Os preços de alimentação e bebidas no Brasil apresentaram uma leve queda de 0,06% em julho, conforme dados do Índice Nacional de Preços ao Consumidor Amplo-15 (IPCA-15), divulgados pelo Instituto Brasileiro de Geografia e Estatística (IBGE). Este é o segundo recuo consecutivo na categoria, após uma alta de 0,33% nos primeiros 15 dias do mês.
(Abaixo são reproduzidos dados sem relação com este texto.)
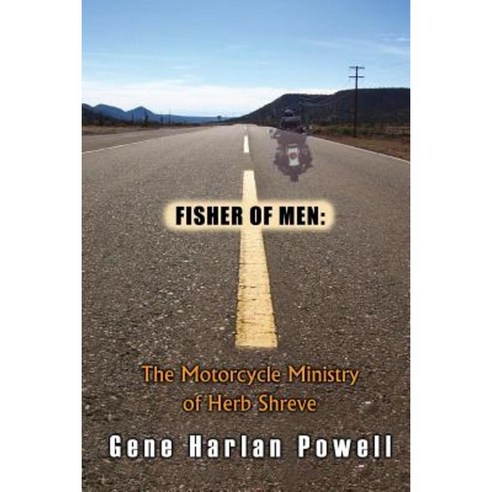 Fisher of Men: The Motorcycle Ministry of Herb Shreve Paperback, Unlimited Publishing
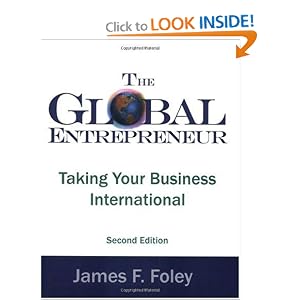 The Global Entrepreneur Second Edition by James F Foley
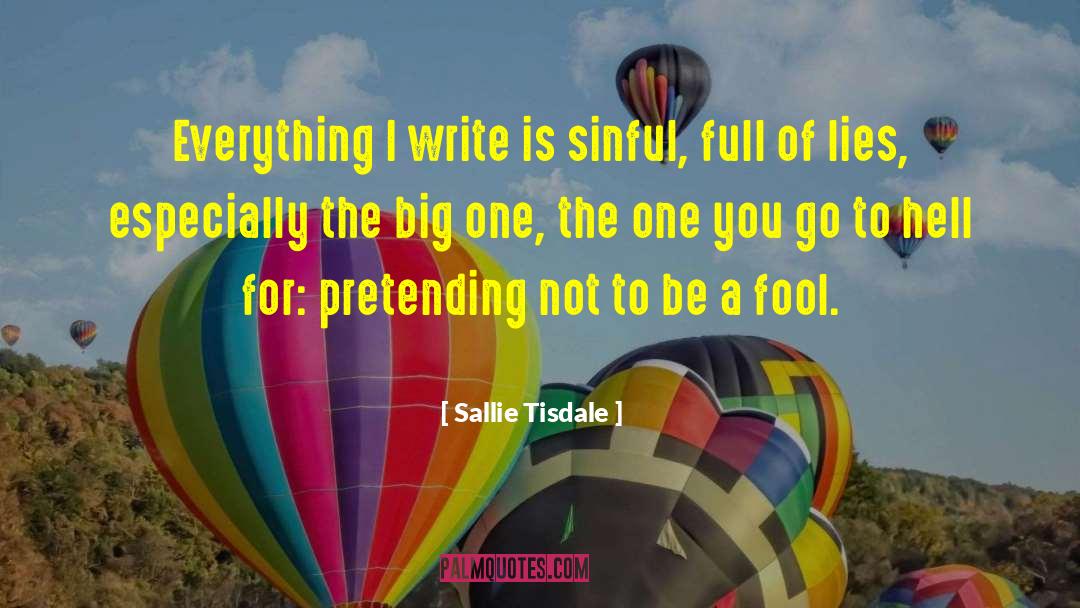 Sallie Tisdale Quotes: Everything I write is sinful,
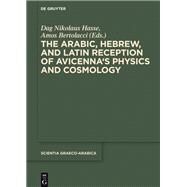 The Arabic, Hebrew, and Latin Reception of Avicenna's Physics and Cosmology by Hasse, Dag Nikolaus; Bertolacci, Amos, 9781614517740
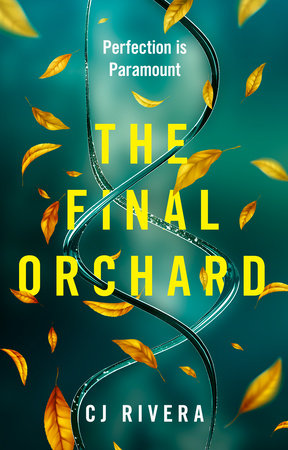 The Final Orchard by CJ Rivera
No acumulado dos últimos 12 meses, o IPCA-15 registrou uma variação de 5,30%, ligeiramente acima dos 5,27% observados em junho. A queda nos preços de alimentação no domicílio foi mais acentuada, passando de -0,24% em junho para -0,40% em julho. Os principais responsáveis por essa redução foram a batata-inglesa, com uma queda de 10,48%, a cebola, que caiu 9,08%, e o arroz, que teve uma diminuição de 2,69%.
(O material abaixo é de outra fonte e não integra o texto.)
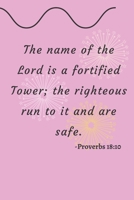 Proverbs 18:10  The Name Of The Lord Is A Fortified Tower; The Righteous Run To It And Are Safe ( Prayer Journal Notebook Diary) Inspirational, ... Prayer Journal, Weekly Calendars included 1672186498 Book Cover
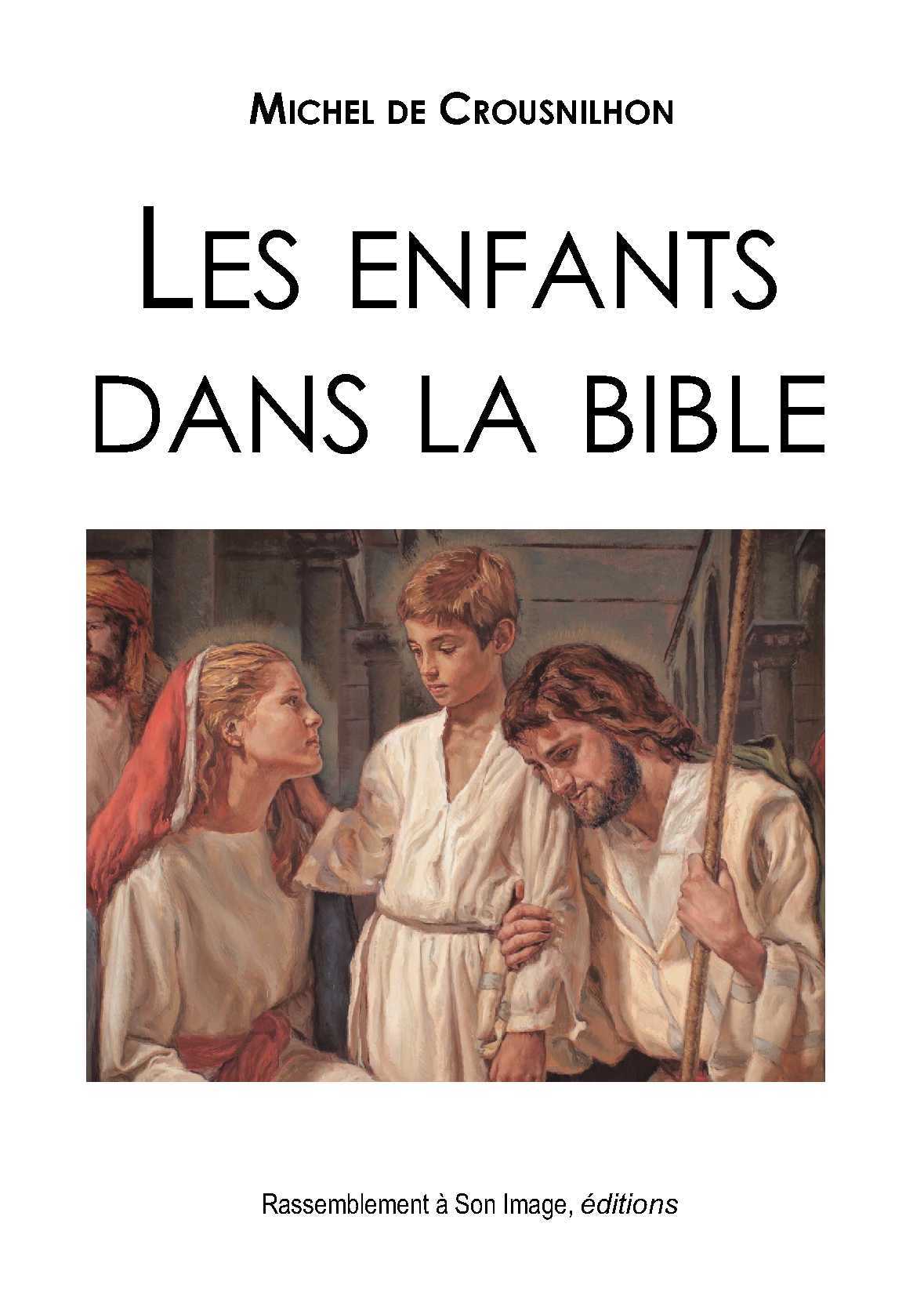 Knjiga Les enfants dans la bible - L480 Michel de Crousnilhon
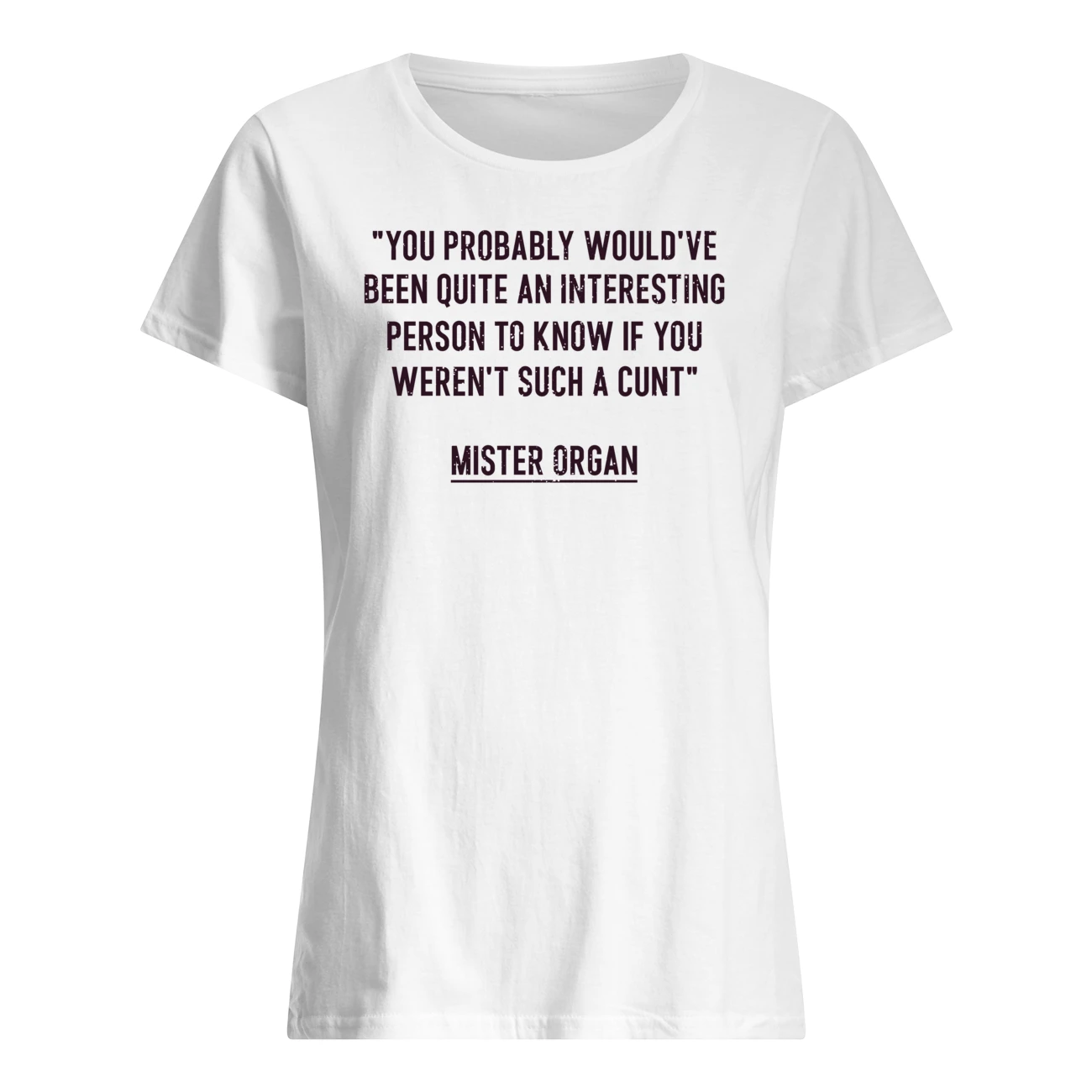 You Probably Would’Ve Been Quite An Interesting Person Shirt You Probably Would’Ve Been Quite An Interesting Person Shirt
Expectativas para os Próximos Meses
A expectativa é de que os preços continuem a cair nos próximos meses, impulsionados por uma maior oferta e condições climáticas favoráveis. O plantio da batata, que ocorreu entre fevereiro e junho, foi adiantado em cerca de 5% em relação ao ciclo normal. As colheitas, que começaram em maio, devem ser concluídas até outubro, o que pode resultar em uma produtividade média de 40 toneladas por hectare.
A cebola também teve uma queda significativa, refletindo o aumento na oferta, especialmente com a entrada de Monte Alto (SP) no mercado. Já o arroz, um alimento básico na mesa dos brasileiros, teve sua produção nacional incentivada por boas condições climáticas e a recuperação da colheita no Rio Grande do Sul, que enfrentou enchentes no ano anterior. Em 12 meses, o preço do arroz caiu 16,78%, aliviando a pressão sobre as famílias.
Análise do Mercado
Os dados indicam que a cesta básica, que já havia registrado uma queda de 3,23% em junho, continua a mostrar sinais de alívio. O aumento na produtividade e a recuperação das colheitas são fatores que devem contribuir para a manutenção dessa tendência de queda nos preços, beneficiando os consumidores nos próximos meses.